* [Problem to work on] Retype the listing below word for word, from the line holding "Examining the brick" through the end of the listing, both included.
══ Given records ══
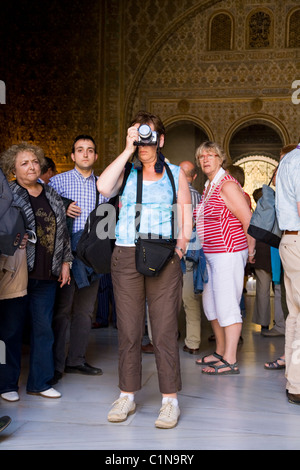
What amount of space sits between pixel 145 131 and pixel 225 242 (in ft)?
4.80

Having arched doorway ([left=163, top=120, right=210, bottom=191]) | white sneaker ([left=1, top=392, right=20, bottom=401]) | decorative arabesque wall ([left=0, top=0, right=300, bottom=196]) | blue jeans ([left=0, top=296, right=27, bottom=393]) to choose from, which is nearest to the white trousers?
blue jeans ([left=0, top=296, right=27, bottom=393])

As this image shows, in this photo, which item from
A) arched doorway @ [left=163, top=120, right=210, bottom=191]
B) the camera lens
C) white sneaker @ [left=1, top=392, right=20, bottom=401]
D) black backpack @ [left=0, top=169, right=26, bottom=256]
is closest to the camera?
black backpack @ [left=0, top=169, right=26, bottom=256]

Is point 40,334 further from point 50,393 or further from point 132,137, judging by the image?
point 132,137

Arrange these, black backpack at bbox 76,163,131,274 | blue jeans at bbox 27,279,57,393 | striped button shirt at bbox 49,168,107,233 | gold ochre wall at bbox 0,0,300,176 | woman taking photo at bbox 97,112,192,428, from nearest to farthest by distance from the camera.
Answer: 1. woman taking photo at bbox 97,112,192,428
2. black backpack at bbox 76,163,131,274
3. blue jeans at bbox 27,279,57,393
4. striped button shirt at bbox 49,168,107,233
5. gold ochre wall at bbox 0,0,300,176

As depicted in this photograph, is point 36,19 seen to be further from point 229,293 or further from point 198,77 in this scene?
point 229,293

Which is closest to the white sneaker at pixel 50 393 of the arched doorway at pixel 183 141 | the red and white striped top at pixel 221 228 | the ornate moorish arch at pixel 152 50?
the red and white striped top at pixel 221 228

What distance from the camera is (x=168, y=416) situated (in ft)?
9.23

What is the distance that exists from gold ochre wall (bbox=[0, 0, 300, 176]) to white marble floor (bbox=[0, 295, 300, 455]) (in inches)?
326

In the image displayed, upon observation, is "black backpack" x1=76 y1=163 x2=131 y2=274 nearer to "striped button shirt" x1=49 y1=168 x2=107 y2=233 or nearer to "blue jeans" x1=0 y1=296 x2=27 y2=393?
"blue jeans" x1=0 y1=296 x2=27 y2=393

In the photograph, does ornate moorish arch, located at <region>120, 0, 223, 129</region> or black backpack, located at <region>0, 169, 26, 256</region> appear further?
ornate moorish arch, located at <region>120, 0, 223, 129</region>

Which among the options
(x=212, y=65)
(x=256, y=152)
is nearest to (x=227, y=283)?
(x=212, y=65)

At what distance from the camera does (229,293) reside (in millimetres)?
3963

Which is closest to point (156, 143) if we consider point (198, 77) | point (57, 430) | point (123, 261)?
point (123, 261)

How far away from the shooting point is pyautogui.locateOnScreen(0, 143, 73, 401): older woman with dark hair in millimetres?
3309
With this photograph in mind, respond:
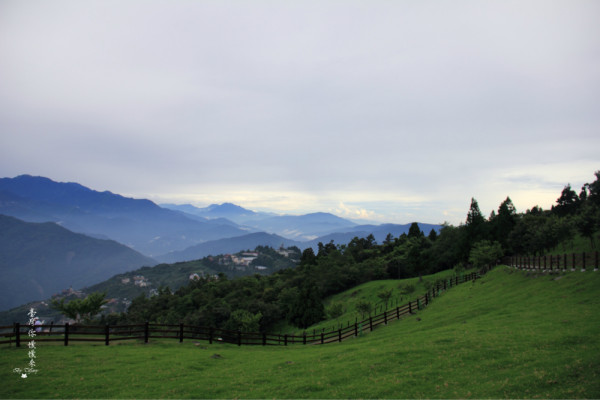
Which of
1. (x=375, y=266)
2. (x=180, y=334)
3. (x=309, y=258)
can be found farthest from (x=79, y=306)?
(x=309, y=258)

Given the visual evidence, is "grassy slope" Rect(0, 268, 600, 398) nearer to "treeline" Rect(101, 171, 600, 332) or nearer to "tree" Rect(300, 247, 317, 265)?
"treeline" Rect(101, 171, 600, 332)

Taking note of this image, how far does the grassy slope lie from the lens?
10548 mm

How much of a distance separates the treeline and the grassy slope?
147 ft

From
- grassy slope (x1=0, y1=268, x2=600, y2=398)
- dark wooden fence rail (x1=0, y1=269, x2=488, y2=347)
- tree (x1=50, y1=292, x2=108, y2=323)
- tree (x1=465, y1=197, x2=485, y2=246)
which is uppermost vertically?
tree (x1=465, y1=197, x2=485, y2=246)

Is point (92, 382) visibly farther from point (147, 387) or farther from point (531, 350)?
point (531, 350)

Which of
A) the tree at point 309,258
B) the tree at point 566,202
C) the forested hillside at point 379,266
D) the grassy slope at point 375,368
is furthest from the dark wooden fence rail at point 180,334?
the tree at point 309,258

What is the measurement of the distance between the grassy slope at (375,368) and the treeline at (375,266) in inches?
1763

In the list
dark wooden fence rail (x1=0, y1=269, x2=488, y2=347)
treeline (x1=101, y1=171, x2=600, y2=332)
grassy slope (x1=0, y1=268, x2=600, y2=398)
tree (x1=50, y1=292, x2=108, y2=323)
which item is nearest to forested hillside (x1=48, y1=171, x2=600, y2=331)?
treeline (x1=101, y1=171, x2=600, y2=332)

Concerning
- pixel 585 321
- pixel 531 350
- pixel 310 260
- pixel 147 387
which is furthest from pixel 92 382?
pixel 310 260

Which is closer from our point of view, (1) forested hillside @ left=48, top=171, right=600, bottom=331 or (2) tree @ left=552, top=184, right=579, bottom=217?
(1) forested hillside @ left=48, top=171, right=600, bottom=331

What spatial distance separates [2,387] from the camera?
1185 cm

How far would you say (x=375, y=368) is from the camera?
13.2 m

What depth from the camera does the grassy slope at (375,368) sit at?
415 inches

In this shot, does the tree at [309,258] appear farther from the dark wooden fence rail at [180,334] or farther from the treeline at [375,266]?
the dark wooden fence rail at [180,334]
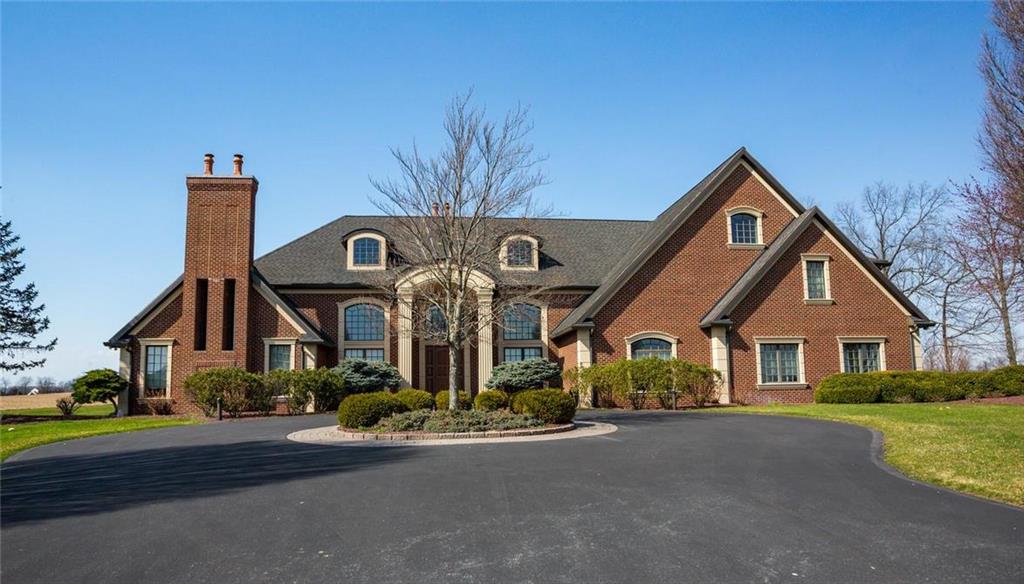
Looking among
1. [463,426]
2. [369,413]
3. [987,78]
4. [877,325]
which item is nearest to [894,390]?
[877,325]

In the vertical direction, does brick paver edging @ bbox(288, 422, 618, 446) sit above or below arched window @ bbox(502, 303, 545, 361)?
below

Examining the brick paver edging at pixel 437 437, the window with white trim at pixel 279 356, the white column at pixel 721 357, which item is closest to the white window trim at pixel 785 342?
the white column at pixel 721 357

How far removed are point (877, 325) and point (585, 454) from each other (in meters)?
19.3

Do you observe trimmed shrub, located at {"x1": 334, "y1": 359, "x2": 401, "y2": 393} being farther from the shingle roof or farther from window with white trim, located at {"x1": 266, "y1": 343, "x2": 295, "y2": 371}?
the shingle roof

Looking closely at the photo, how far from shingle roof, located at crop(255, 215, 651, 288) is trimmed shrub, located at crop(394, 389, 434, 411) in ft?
28.8

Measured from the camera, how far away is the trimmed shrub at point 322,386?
23859mm

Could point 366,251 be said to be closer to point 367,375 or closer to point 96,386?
point 367,375

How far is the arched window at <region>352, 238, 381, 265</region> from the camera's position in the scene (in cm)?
2908

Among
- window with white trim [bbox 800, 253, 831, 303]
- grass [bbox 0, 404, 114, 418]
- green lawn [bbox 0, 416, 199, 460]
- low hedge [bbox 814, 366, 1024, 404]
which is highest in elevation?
window with white trim [bbox 800, 253, 831, 303]

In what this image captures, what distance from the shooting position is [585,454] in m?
11.6

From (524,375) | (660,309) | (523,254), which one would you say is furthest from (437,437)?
(523,254)

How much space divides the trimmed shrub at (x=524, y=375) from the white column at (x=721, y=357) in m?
5.90

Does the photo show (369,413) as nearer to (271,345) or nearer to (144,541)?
(144,541)

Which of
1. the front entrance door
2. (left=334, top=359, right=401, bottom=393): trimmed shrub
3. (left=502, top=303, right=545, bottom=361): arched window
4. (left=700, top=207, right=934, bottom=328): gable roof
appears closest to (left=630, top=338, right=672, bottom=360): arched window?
(left=700, top=207, right=934, bottom=328): gable roof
═══
* [Correct result]
Examining the brick paver edging at pixel 437 437, the window with white trim at pixel 279 356, the white column at pixel 721 357, which item is closest to the white window trim at pixel 785 342?
the white column at pixel 721 357

How far removed are point (877, 325) and point (585, 454) from each other (in meters)?
19.3

Do you observe trimmed shrub, located at {"x1": 334, "y1": 359, "x2": 401, "y2": 393} being farther from the shingle roof or farther from window with white trim, located at {"x1": 266, "y1": 343, "x2": 295, "y2": 371}?
the shingle roof

Looking closely at the photo, how far from shingle roof, located at crop(255, 215, 651, 288) is trimmed shrub, located at crop(394, 389, 434, 411) in ft?
28.8

Measured from the camera, how far away is the trimmed shrub at point 322,386?
23859mm

Could point 366,251 be said to be closer to point 367,375 or closer to point 96,386?
point 367,375

How far is the arched window at <region>352, 238, 381, 265</region> from the camera's position in the scene (in cm)?
2908

Among
- window with white trim [bbox 800, 253, 831, 303]
- grass [bbox 0, 404, 114, 418]
- green lawn [bbox 0, 416, 199, 460]
- low hedge [bbox 814, 366, 1024, 404]
which is highest in elevation?
window with white trim [bbox 800, 253, 831, 303]

In what this image captures, what distance from the shooting position is [585,454] in m?
11.6

From (524,375) | (660,309) | (523,254), which one would you say is furthest from (437,437)?
(523,254)

How much space divides the trimmed shrub at (x=524, y=375) from the white column at (x=721, y=357) in m?
5.90

Does the photo show (369,413) as nearer to (271,345) or nearer to (144,541)?
(144,541)

Which of
1. the front entrance door
2. (left=334, top=359, right=401, bottom=393): trimmed shrub
3. (left=502, top=303, right=545, bottom=361): arched window
4. (left=700, top=207, right=934, bottom=328): gable roof
appears closest to (left=630, top=338, right=672, bottom=360): arched window?
(left=700, top=207, right=934, bottom=328): gable roof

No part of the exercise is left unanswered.